Detachment

"Three passions, simple but overwhelmingly strong, have governed my life: the longing for love, the search for knowledge, and unbearable pity for the suffering of mankind."  —Bertrand Russel:

I’m not quite sure how long it’s been since I’ve left Southern California, but it feels like ages. Part of it is because I’ve been so wrapped up in my own world– being an RA, an athlete, a tutor, a member of a couple organizations, and a student. But besides those roles, I’ve also been wrapped up in my own mind. I feel like I’ve hardly had time to myself (this is one of those rare moments where I’m alone in my room), yet at the same time I feel like I’m on my own. It’s a really weird feeling/balance, or maybe more like imbalance, but I’ve had a lot of time to reflect on certain things and I’ve come to the conclusion that Los Angeles has become foreign to me. The places, the people, everything as a whole… And I’ll admit, it all stems from the lack of love that I felt when I went back this summer and I found myself eager to escape and leave “forever” once again.

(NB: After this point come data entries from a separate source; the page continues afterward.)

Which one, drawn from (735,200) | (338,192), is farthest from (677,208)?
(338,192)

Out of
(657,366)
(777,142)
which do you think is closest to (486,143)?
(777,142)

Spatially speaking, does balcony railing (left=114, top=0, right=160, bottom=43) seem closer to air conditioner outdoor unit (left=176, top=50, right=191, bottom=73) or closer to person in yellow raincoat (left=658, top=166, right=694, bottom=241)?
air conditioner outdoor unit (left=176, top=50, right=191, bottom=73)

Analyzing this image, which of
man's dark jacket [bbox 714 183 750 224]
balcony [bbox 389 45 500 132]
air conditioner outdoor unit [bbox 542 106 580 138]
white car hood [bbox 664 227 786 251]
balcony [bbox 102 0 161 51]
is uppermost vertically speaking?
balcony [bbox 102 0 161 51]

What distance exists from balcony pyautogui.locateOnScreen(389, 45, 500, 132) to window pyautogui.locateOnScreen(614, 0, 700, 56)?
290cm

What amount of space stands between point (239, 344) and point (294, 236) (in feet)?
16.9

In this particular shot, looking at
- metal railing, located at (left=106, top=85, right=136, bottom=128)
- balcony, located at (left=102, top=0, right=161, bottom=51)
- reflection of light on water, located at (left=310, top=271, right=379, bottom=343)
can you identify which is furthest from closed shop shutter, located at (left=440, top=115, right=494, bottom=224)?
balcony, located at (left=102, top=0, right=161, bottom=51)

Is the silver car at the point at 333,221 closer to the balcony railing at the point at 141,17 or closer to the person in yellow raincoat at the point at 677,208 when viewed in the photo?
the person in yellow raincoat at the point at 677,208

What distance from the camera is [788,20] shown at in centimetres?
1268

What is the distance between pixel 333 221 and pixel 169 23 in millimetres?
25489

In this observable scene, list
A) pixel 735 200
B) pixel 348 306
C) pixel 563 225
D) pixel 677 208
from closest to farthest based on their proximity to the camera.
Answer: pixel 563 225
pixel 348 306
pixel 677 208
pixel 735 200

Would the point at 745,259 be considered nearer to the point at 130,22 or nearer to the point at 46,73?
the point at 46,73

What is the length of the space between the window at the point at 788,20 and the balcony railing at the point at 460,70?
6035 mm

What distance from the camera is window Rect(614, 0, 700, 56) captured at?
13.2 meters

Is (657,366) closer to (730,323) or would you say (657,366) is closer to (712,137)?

It’s something that I can’t really even flesh out very well myself because how I feel about SoCal is just so complex. Don’t get me wrong– I have family and a couple of friends that I would never trade for anything in the world, but other than those that genuinely care about me, I think I’m at a point where I’ve emotionally let go of all my ties to everything else. There’s no desire to go back. No yearning to pick up where I’ve left off with others. And I think that’s okay, because everybody has their own lives that they must deal with, and unfortunately, some things will inevitably slip away.

I’m pretty shocked at this change that I feel within. I have always been a sensitive, highly-emotional person, so to feel almost numb towards something that used to be a big part of my life is so strange. I think I’m developing into this being that I am because of the tribulations and struggles that I’ve had to deal with as an RA… Sometimes, I have to let go. I’ve got to have thicker skin. Accept life and whatever it throws at me. It is what it is.

With all that being said, I haven’t and will never ever forget my roots. I appreciate everything that I went through in Southern Cali because all those moments, wonderful relationships, and way of living have shaped me to be the individual that I am. There is no bitterness nor contempt, I simply feel like it’s time to focus on the present and devote myself to the few that love me just as much as I love them. And I’m still learning. I’m constantly turning my gears, questioning myself and my goals, checking myself before wrecking myself. Life can change at any given moment and there’s no use in dwelling in the past. It goes on.